Boekbespreking

Adolf G. Schneck, Der Stuhl. Julius Hoffmann, Stuttgart, 1928. 135 Afbeeldingen. 8 Mark.

Professor Schneck, leider van de tentoonstelling ‘Der Stuhl’, welke dit jaar in Stuttgart genouden werd, stelde dit boek samen en voorzag het van een inleiding. Het is resultaat van de tentoonstelling waar meer dan 450 zitmeubelen van allerlei aard en uit de geheele wereld bijeen waren, maar ontleent nog een speciale waarde aan den persoon van den samensteller, omdat Schneck groote kennis en ervaring op meubelgebied bezit en zelf reeds sinds jaren op dat terrein zeer ernstig werk leverde, dat vrij is van alle ik-zoekerij. Ook dit boek is degelijk: goede afbeeldingen van stoelen, waarvan vele al als ‘standaardmodellen’ van de goede soort ingeburgerd zijn, met nu en dan de daarbij behoorende projectieteekeningen met de zoo gewichtige maten! Maten, die vooral op dit gebied, volgens Adolf Loos, den architect-levenkunstenaar, zoo verfijnd afhankelijk van ons doen en laten zijn, dat ze voor elk tijdperk, voor elke levens-‘houding’ anders zijn: maten, die de stoel - als -

[p. 65]

‘kunstwerk’ zelden in vrijheid tot hun recht kan laten komen.

Er zijn stoelen uit Engeland - waar de meesters van het goede zitten (niet van den voor ons volmaakten stoel!) wonen - als voorbeelden van behagelijkheid, met de gegevens hoe deze bereikt werd.



illustratie
THONET STOEL
ONTWERP Ir. FERDINAND KRAMER - FRANKFURT/M.


Dan simpele houten stoelen, gebogen Thonet-stoelen, klapstoelen, Amerikaansche bureau-stoelen, schommelstoelen, leunstoelen, gestoffeerde en ongestoffeerde metalen stoelen, enz.

Dat het mode-element bij de laatste al evenzeer overwonnen is als bij de voorafgaande kan men niet zeggen, maar het experiment dat niet meer dan snobbisme beoogt, is hier met prijzenswaardige zorg geweerd.

Een Amerikaan, op de Stuttgarter Woningtentoonstelling van 1927, had de gewoonte elken stoel zoowel

illustratie
METALEN STOEL:
ZITTING EN RUG FIBER
ARCH. G. RIETVELD


naar het normale als naar het abnormale gebruik te beproeven: zoo ging hij vóór- en achterover zitten, beenen links over de leuning op rechts, zette zich omgekeerd, zijdelings of op de leuning van den stoel. Eerst na dit grondig onderzoek, dat niet vele exemplaren doorstonden, keurde hij goed of af.

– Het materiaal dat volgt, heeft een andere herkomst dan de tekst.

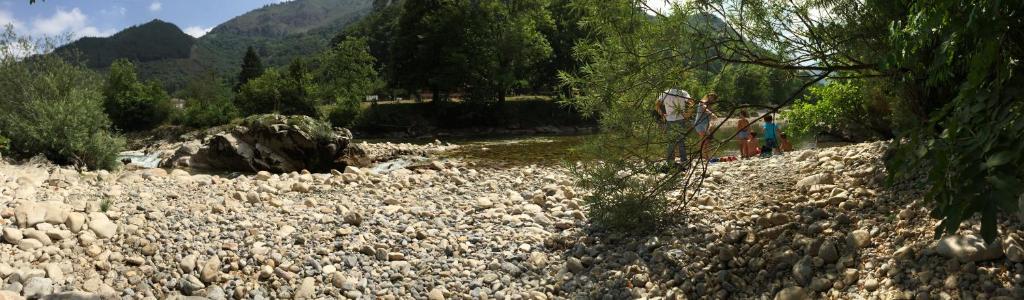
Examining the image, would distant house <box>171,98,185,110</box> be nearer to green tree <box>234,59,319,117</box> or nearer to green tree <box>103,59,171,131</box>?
green tree <box>103,59,171,131</box>

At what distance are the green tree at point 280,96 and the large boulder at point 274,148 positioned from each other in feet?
87.7

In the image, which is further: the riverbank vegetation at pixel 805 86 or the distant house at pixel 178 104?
the distant house at pixel 178 104

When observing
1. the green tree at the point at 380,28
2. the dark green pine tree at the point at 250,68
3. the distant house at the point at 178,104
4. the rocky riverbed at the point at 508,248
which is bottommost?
the rocky riverbed at the point at 508,248

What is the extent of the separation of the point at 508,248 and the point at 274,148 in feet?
39.9

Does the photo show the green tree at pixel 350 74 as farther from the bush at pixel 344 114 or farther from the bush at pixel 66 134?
the bush at pixel 66 134

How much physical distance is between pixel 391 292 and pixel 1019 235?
469cm

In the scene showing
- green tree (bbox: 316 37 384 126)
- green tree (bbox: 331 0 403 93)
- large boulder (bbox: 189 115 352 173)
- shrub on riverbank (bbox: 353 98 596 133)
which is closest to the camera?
large boulder (bbox: 189 115 352 173)

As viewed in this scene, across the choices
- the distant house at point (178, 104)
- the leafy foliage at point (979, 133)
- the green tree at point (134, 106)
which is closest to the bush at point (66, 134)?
the leafy foliage at point (979, 133)

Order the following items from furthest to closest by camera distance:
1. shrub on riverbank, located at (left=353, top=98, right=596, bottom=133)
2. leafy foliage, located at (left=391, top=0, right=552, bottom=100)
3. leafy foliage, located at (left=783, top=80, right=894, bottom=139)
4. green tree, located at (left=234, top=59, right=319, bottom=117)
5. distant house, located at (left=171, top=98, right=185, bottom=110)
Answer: distant house, located at (left=171, top=98, right=185, bottom=110)
green tree, located at (left=234, top=59, right=319, bottom=117)
shrub on riverbank, located at (left=353, top=98, right=596, bottom=133)
leafy foliage, located at (left=391, top=0, right=552, bottom=100)
leafy foliage, located at (left=783, top=80, right=894, bottom=139)

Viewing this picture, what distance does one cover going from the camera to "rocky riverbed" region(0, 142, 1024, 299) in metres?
4.24

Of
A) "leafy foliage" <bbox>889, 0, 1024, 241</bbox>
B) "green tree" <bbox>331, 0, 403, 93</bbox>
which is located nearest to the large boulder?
"leafy foliage" <bbox>889, 0, 1024, 241</bbox>

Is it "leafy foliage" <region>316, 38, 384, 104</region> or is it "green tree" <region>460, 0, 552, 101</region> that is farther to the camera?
"leafy foliage" <region>316, 38, 384, 104</region>

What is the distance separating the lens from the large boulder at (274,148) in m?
16.1

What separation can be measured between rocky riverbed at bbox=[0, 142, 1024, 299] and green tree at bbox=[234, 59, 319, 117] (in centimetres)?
3726
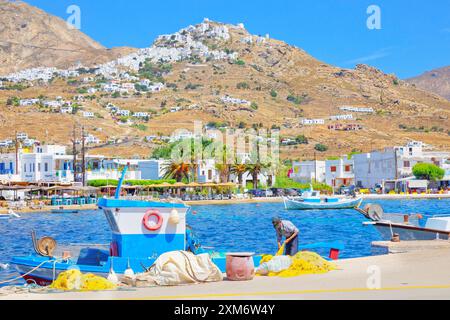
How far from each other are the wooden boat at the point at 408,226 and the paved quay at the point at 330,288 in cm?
554

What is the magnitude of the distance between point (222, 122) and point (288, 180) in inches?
2745

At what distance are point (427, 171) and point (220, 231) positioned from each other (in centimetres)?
5785

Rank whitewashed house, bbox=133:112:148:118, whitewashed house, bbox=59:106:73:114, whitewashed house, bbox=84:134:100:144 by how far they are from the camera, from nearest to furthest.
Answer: whitewashed house, bbox=84:134:100:144 < whitewashed house, bbox=59:106:73:114 < whitewashed house, bbox=133:112:148:118

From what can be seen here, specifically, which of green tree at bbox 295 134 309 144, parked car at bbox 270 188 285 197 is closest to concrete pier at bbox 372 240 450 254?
parked car at bbox 270 188 285 197

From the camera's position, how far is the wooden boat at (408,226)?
22.0m

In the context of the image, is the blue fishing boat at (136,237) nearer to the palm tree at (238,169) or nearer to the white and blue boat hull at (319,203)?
the white and blue boat hull at (319,203)

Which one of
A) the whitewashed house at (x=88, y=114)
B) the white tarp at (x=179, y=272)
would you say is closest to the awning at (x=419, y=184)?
the white tarp at (x=179, y=272)

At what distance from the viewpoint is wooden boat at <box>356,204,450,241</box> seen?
22031 millimetres

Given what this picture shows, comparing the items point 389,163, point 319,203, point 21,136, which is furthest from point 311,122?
point 319,203

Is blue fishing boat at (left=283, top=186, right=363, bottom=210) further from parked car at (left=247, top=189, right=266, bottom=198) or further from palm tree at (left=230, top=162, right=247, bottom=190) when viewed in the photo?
palm tree at (left=230, top=162, right=247, bottom=190)

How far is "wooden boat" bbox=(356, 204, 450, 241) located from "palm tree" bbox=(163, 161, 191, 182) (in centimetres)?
6370

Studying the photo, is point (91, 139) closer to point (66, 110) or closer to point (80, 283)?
point (66, 110)
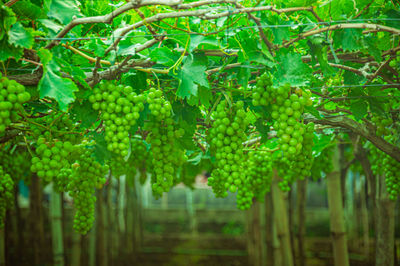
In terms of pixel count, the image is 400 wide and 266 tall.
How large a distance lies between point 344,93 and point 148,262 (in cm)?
743

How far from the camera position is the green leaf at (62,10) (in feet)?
5.44

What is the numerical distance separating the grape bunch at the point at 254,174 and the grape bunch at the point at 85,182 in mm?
1467

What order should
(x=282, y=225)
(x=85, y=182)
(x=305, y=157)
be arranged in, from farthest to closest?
(x=282, y=225)
(x=85, y=182)
(x=305, y=157)

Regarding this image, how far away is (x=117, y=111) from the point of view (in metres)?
1.89

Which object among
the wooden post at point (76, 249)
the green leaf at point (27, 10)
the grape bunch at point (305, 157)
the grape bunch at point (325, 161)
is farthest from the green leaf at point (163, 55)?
the wooden post at point (76, 249)

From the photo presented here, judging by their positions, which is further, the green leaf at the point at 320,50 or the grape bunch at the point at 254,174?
the grape bunch at the point at 254,174

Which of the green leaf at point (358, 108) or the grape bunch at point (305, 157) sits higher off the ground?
the green leaf at point (358, 108)

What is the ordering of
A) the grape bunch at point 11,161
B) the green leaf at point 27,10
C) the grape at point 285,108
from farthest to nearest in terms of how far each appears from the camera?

Ik betwijfel of onze sierkunstenaars hem graag in hun scheppingen zouden zien rondmartelen. In dit boek evenwel zijn vele exemplaren, die deze proef doorstaan zullen: misschien dat ze ook daardoor die onopvallendheid vertoonen, die altijd aan het goede meubel eigen is.

O.

Maxim Gorki, Erinnerungen an Zeitgenossen. Malik-Verlag, Berlin, 1928.

Ilja Grusdew, Das Leben Gorki's, Biografie [Ergänzungsband zu: Maxim Gorki, Gesammelte Werke in Einzelausgaben]. Malik-Verlag, Berlin, 1928.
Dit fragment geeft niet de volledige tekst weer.